- REQUIRED TASK: Put the lines of the records from the line with "Is pixel 971" up to and including the line with "[690,759] → [811,463] → [1066,554]" into a JSON list of strings, one string per line, leaving out blank lines.
--
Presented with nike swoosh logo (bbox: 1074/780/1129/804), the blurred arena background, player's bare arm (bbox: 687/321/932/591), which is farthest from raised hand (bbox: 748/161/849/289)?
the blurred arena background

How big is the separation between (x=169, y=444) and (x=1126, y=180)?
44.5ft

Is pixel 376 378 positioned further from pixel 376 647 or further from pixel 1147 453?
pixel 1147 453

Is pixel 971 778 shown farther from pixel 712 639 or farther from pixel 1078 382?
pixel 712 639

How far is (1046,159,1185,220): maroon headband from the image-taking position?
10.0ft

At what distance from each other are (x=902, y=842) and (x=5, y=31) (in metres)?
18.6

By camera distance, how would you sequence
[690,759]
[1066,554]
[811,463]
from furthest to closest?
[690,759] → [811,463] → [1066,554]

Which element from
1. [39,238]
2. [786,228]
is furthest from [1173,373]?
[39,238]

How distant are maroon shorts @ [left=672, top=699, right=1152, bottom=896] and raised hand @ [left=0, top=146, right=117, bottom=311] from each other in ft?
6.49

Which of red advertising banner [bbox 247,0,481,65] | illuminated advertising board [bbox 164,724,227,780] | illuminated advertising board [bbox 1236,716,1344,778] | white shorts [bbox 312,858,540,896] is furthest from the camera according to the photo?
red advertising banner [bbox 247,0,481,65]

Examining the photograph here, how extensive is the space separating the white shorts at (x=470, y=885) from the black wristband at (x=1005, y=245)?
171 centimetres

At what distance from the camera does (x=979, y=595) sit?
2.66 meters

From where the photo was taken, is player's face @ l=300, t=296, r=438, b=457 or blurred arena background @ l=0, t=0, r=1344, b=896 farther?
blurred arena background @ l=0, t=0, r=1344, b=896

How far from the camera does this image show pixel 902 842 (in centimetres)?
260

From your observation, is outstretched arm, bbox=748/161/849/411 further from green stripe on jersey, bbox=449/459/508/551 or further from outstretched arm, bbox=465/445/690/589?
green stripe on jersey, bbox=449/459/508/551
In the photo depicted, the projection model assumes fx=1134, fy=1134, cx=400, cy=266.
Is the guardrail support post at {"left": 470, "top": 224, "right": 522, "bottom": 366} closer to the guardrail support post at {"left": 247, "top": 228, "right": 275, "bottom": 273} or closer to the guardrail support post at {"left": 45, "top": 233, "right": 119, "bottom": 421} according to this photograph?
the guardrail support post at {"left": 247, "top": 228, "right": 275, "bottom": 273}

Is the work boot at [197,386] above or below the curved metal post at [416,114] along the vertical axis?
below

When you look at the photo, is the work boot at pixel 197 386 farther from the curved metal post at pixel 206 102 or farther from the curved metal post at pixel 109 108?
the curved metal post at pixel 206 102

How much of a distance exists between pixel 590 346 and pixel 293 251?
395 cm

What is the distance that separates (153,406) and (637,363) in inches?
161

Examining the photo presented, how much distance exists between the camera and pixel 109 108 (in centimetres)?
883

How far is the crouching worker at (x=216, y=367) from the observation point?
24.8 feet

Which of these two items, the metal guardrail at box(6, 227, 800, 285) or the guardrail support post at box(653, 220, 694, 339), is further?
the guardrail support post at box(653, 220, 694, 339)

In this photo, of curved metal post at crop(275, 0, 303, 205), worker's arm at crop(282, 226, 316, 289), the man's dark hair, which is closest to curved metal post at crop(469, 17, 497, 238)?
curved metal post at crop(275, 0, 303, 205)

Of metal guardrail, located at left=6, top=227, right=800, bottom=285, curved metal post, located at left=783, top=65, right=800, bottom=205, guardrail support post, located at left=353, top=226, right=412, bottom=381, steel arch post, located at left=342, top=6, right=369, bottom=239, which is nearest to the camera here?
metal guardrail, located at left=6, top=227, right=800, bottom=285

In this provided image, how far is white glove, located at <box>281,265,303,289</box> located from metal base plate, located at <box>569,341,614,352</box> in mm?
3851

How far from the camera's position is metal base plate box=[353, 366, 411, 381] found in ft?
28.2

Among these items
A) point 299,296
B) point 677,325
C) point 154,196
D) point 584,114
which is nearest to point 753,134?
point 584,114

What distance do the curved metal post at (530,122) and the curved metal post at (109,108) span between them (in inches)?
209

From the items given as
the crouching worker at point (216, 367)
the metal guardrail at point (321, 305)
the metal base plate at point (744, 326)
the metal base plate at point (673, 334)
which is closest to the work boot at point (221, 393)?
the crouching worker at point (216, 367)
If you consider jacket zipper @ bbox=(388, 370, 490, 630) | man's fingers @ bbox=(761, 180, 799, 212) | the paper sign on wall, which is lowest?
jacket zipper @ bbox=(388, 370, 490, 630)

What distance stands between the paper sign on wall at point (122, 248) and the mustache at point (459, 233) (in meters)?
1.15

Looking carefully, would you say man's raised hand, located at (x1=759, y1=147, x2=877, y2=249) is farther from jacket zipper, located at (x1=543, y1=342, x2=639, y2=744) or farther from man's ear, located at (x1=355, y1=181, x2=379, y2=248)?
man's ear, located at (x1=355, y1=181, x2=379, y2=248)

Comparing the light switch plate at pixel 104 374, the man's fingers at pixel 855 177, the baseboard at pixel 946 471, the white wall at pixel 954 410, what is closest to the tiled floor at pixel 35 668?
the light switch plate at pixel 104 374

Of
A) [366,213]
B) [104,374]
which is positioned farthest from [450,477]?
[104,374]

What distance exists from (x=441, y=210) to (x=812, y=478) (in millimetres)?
--
- SOLUTION TO THE EXERCISE:
[
  "Is pixel 971 778 shown farther from pixel 712 639 or farther from pixel 1078 382?",
  "pixel 712 639",
  "How far is (1046,159,1185,220): maroon headband from the image-taking position?",
  "10.0ft",
  "At what distance from each other are (x=902, y=842) and (x=5, y=31) (in metres)?",
  "18.6",
  "By camera distance, how would you sequence",
  "[690,759]",
  "[1066,554]",
  "[811,463]",
  "from furthest to closest?",
  "[690,759] → [811,463] → [1066,554]"
]